====== TEXT BLOCK
Article: Survivor support services are part of the problem
- bryonyball9
- Mar 24, 2022
- 9 min read
Bryony Ball
1.
To be a survivor, I had to fit the bill. When I first tried to access support for rape, I was sat in my partner’s bedroom on my laptop. I had clicked the link for the website and was staring at the screen. That isn’t me, I thought, scrolling on the site and stopping on one of the images there: I’m not sitting by a rainy window with my head in my hands. I’d been out the night before, dancing and laughing. Yes, I had felt trauma in my life but as much as I had had breakdowns, I had also been having fun. It crossed my mind that maybe I wasn’t even a ‘real survivor’ as I didn't connect to the images of these broken-looking, faceless figures, all the shadows and endless pictures of hands. Is that what I was meant to look like?
I felt that if I clicked on the contact button, I would be consenting to enter that world, a world where my entire identity was broken rape victim and I would have to walk around with it tattooed to my forehead. It was a world where I would -- or should – want to be hidden. Where I must feel ashamed. Where I needed ‘rescuing’.
I knew I needed support as I didn’t really know what I ‘should’ do next to support myself. And everyone said to get professional support so I got in touch.
At my first meeting at the support service, I was told many things about how I would feel in relation to the rape. I would ‘probably want to stay in bed’ and ‘wouldn’t want to do anything, because of trauma’. I might not feel ‘comfortable’ in especially sexy clothing (after all, I was assaulted when I was wearing fantastic leather hot pants and a grey mini-dress). I would likely ‘find sex triggering’. I didn't realise until later how damaging these assumptions put on me were. I obviously wasn’t in the strongest state, so they got in my head.
This first conversation with a ‘professional’ heavily informed how I felt and behaved. Afterwards I felt I should be wearing baggy clothing and crying by a window. I wore tracksuit bottoms and big t-shirts for a while because I thought if I didn’t, people wouldn’t believe I had been raped and question me (and I couldn’t handle that). I was in a relationship at the time with someone I loved and the first time we had sex (great sex), I actually cried afterwards. Not because I felt triggered, but because I thought this is what I should do. It was what I had been told I would feel.
I didn’t tell anyone about this until months later when me and my friend were talking and she confessed to exactly the same thing. It seems wild now that my reactions were so confused, that they were acting out what I thought was expected of me. Some days I was depressed and had chronic anxiety, and some days I felt fine. It was a mess and didn’t follow the pattern of what I had been told healing would look like.
I was trying to navigate a world I didn’t understand and the guidebook was all wrong.
2.
============
### JOB A
From the essay on survivor support services, list every feeling or reaction the writer was told to expect at the first meeting at the support service.
### JOB B
In the essay on survivor support services, where was the writer sitting when first trying to access support for rape?
### JOB C
Reproduce the passage of the essay on survivor support services between "To be a survivor, I" and "to look like?", inclusive.
====== INFORMATION SUPPLIED
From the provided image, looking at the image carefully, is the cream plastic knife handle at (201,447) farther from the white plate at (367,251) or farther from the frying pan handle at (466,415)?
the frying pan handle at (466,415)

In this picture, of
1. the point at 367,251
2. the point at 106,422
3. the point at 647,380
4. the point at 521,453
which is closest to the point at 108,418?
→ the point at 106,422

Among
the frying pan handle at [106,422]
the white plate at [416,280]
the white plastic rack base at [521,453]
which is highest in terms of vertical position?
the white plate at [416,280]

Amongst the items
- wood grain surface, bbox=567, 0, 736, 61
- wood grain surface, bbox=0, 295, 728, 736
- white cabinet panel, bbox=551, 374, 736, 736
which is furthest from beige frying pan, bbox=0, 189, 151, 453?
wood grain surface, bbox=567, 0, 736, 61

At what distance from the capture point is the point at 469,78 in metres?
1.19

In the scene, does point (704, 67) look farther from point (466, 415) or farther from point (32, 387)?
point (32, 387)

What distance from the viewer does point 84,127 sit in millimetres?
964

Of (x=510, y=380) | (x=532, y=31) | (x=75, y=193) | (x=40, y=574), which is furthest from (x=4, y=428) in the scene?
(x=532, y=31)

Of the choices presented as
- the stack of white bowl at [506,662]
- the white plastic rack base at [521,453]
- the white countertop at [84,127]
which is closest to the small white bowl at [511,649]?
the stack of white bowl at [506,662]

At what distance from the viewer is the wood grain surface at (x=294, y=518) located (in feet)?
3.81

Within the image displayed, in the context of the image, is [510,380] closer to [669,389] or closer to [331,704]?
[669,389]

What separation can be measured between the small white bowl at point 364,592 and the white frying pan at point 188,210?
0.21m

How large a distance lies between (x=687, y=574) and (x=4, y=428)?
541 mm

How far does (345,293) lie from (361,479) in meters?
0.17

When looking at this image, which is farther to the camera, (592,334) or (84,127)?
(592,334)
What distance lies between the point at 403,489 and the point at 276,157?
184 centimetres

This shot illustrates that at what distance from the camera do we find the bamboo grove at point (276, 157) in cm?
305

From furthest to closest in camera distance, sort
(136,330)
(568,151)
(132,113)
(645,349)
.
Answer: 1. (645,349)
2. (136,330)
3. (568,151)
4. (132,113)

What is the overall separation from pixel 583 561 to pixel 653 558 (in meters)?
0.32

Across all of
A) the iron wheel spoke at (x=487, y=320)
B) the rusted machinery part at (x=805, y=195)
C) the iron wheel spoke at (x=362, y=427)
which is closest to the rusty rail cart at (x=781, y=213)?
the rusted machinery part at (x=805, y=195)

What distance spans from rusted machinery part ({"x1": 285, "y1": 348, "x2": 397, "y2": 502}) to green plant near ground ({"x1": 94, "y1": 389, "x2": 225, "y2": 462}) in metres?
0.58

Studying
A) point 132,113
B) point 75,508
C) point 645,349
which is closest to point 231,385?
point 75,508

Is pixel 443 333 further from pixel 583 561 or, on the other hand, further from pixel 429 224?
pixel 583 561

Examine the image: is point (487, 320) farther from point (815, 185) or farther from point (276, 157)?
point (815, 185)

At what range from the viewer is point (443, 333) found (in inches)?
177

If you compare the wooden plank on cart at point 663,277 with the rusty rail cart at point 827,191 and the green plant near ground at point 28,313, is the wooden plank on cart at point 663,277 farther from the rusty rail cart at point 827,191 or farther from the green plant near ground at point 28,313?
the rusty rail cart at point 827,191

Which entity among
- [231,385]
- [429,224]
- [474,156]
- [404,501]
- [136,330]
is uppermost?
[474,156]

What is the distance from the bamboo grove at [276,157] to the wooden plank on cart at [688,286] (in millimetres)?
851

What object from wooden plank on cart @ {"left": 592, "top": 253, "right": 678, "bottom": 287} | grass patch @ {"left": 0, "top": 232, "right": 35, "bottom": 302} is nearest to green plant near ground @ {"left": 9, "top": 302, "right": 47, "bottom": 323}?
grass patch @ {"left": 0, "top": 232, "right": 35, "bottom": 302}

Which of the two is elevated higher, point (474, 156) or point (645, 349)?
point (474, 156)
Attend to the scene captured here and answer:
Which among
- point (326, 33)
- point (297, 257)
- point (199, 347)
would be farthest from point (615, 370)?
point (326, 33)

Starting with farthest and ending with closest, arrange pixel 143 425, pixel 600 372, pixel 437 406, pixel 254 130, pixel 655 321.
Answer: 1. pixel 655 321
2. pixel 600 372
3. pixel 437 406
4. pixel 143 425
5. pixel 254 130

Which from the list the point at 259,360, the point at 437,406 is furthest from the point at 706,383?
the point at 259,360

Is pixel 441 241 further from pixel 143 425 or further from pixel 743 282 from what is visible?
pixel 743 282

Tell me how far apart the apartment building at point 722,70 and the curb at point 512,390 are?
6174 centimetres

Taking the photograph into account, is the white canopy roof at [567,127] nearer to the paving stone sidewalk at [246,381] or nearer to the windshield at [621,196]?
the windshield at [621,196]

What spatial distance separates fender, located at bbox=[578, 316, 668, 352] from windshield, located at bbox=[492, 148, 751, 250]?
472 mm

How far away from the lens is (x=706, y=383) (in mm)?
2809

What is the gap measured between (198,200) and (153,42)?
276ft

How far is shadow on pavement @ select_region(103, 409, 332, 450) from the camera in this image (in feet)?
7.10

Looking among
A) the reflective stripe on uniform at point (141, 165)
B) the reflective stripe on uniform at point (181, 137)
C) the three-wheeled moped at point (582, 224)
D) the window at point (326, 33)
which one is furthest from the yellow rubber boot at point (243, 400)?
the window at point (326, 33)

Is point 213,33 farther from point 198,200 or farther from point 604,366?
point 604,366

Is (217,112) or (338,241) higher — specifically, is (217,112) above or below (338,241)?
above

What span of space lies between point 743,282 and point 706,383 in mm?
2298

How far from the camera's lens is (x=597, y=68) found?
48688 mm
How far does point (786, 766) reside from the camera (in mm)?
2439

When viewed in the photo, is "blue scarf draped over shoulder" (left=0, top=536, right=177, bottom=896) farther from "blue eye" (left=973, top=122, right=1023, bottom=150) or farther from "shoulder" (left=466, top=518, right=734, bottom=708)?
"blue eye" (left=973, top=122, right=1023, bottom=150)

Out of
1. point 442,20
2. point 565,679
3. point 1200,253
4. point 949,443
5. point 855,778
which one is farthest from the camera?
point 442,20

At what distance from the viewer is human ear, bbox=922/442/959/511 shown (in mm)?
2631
============
### WORKED SOLUTION A
- Would probably want to stay in bed
- Wouldn't want to do anything, because of trauma
- Might not feel comfortable in especially sexy clothing
- Would likely find sex triggering

### WORKED SOLUTION B
In the writer's partner's bedroom, on a laptop.

### WORKED SOLUTION C
To be a survivor, I had to fit the bill. When I first tried to access support for rape, I was sat in my partner’s bedroom on my laptop. I had clicked the link for the website and was staring at the screen. That isn’t me, I thought, scrolling on the site and stopping on one of the images there: I’m not sitting by a rainy window with my head in my hands. I’d been out the night before, dancing and laughing. Yes, I had felt trauma in my life but as much as I had had breakdowns, I had also been having fun. It crossed my mind that maybe I wasn’t even a ‘real survivor’ as I didn't connect to the images of these broken-looking, faceless figures, all the shadows and endless pictures of hands. Is that what I was meant to look like?